Work instructions
Switch "instance_id" to "object_id" in the material from its first line through the line with "25H3L5 30H11V32H16V30H21L22 29V22L16", keeping everything else the same. Return only those lines.

Provided material
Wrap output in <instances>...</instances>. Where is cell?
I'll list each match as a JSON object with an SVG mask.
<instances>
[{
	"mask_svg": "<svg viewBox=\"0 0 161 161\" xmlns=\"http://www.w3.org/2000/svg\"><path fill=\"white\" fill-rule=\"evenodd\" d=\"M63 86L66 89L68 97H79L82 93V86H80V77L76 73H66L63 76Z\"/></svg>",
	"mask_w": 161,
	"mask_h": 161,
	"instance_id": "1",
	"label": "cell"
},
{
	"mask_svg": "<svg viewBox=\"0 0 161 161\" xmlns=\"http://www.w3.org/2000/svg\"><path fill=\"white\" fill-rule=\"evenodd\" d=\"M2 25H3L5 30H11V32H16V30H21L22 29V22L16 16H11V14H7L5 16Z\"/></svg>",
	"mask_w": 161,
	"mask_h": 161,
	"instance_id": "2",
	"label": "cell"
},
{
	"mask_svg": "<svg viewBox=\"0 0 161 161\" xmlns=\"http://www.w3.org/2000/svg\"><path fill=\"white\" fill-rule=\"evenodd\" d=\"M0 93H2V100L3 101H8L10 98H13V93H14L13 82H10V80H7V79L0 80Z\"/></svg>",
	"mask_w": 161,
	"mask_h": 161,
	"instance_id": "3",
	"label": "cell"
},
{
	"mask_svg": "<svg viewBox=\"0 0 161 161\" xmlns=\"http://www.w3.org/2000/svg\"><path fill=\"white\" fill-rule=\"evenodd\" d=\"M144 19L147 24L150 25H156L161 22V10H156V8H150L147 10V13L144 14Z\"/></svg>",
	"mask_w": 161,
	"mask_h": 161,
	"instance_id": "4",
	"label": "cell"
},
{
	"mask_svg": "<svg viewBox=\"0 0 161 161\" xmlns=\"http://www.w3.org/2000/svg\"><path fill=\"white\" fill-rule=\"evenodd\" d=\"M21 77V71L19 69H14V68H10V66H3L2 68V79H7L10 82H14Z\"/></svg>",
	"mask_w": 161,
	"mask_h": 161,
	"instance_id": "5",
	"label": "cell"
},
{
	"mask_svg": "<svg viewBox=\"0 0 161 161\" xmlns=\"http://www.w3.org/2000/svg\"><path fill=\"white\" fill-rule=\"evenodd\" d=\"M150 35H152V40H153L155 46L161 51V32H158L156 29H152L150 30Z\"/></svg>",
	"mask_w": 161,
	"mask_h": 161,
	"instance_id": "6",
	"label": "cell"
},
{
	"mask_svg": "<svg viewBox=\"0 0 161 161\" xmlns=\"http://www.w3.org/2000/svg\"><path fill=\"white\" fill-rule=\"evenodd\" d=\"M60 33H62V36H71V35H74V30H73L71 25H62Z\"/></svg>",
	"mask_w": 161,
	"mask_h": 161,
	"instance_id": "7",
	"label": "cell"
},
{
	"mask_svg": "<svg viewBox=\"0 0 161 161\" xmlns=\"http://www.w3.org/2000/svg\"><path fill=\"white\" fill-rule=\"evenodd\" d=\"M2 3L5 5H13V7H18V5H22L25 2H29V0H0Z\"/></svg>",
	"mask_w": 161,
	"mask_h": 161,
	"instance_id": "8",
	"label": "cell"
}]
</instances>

The solution
Wrap output in <instances>...</instances>. Where is cell?
I'll list each match as a JSON object with an SVG mask.
<instances>
[{
	"mask_svg": "<svg viewBox=\"0 0 161 161\" xmlns=\"http://www.w3.org/2000/svg\"><path fill=\"white\" fill-rule=\"evenodd\" d=\"M63 86L66 89L68 97H79L82 93V86H80V77L76 73H66L63 76Z\"/></svg>",
	"mask_w": 161,
	"mask_h": 161,
	"object_id": "1",
	"label": "cell"
},
{
	"mask_svg": "<svg viewBox=\"0 0 161 161\" xmlns=\"http://www.w3.org/2000/svg\"><path fill=\"white\" fill-rule=\"evenodd\" d=\"M2 25H3L5 30H11V32H16V30H21L22 29V22L16 16H11V14H7L5 16Z\"/></svg>",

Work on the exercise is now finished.